— Begin Passage shown —
10 questions you need to answer for a successful business case.

decisionBusiness cases can often be challenging to write but are key to ensuring your project gets off to a good start. So what should and shouldn’t be included in a business case?

Here are 10 questions you need to ask yourself, your stakeholders and suppliers to ensure you build a complete picture of the project and keep in mind that if you can’t find the answers you need to seriously consider whether to continue. Without this information your executive won’t be appropriately informed to make the right decision which could put the investment and your reputation at risk.

A business case is about putting the case forward as to why your business should invest dollars in this project versus other investment opportunities. A business case should be developed by the business and must always be owned by a Business Sponsor to ensure the business takes responsibility for its success.

 

10 questions you need to answer to build a strong business case.

  1. Do you need a business case?
— End Passage shown —
— Begin Information shown —
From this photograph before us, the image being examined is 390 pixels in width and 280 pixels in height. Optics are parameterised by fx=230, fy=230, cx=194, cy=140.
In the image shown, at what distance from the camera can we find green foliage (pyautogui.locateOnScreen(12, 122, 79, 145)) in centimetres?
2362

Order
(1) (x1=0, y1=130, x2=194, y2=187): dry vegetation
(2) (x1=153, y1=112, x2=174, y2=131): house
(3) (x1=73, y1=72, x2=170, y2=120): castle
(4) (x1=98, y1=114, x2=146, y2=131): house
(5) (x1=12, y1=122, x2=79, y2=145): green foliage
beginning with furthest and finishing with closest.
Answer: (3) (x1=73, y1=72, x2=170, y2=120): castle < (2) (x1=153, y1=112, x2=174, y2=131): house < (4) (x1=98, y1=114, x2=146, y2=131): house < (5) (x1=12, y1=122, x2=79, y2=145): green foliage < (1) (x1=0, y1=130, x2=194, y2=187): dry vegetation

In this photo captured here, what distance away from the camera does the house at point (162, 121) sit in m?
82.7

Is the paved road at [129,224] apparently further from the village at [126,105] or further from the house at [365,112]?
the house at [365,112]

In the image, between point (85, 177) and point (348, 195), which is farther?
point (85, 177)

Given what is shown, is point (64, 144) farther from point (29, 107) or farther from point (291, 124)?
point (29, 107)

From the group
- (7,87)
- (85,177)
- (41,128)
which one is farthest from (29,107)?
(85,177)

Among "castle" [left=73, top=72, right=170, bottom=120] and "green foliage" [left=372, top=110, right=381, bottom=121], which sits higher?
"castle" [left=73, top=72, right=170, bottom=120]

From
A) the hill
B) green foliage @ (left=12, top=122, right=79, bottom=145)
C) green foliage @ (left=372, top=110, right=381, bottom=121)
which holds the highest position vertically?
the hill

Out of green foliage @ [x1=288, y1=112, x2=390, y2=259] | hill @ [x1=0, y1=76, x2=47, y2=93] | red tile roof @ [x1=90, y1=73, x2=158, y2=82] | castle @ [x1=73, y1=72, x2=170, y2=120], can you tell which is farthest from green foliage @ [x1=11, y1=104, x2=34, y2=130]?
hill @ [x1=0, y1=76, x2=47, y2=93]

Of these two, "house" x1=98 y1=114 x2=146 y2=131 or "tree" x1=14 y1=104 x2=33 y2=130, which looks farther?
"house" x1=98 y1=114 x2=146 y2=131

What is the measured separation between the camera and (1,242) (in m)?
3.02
— End Information shown —
(To be done)
- a) Rewrite the business case passage from "10 questions you need to answer for" up to and including "reputation at risk.", replacing "suppliers" with "vendors".
- b) According to the business case passage, who must always own a business case?
This material comes from a separate source.

(Outputs for the tasks)
- a)
10 questions you need to answer for a successful business case.

decisionBusiness cases can often be challenging to write but are key to ensuring your project gets off to a good start. So what should and shouldn’t be included in a business case?

Here are 10 questions you need to ask yourself, your stakeholders and vendors to ensure you build a complete picture of the project and keep in mind that if you can’t find the answers you need to seriously consider whether to continue. Without this information your executive won’t be appropriately informed to make the right decision which could put the investment and your reputation at risk.

- b) A Business Sponsor.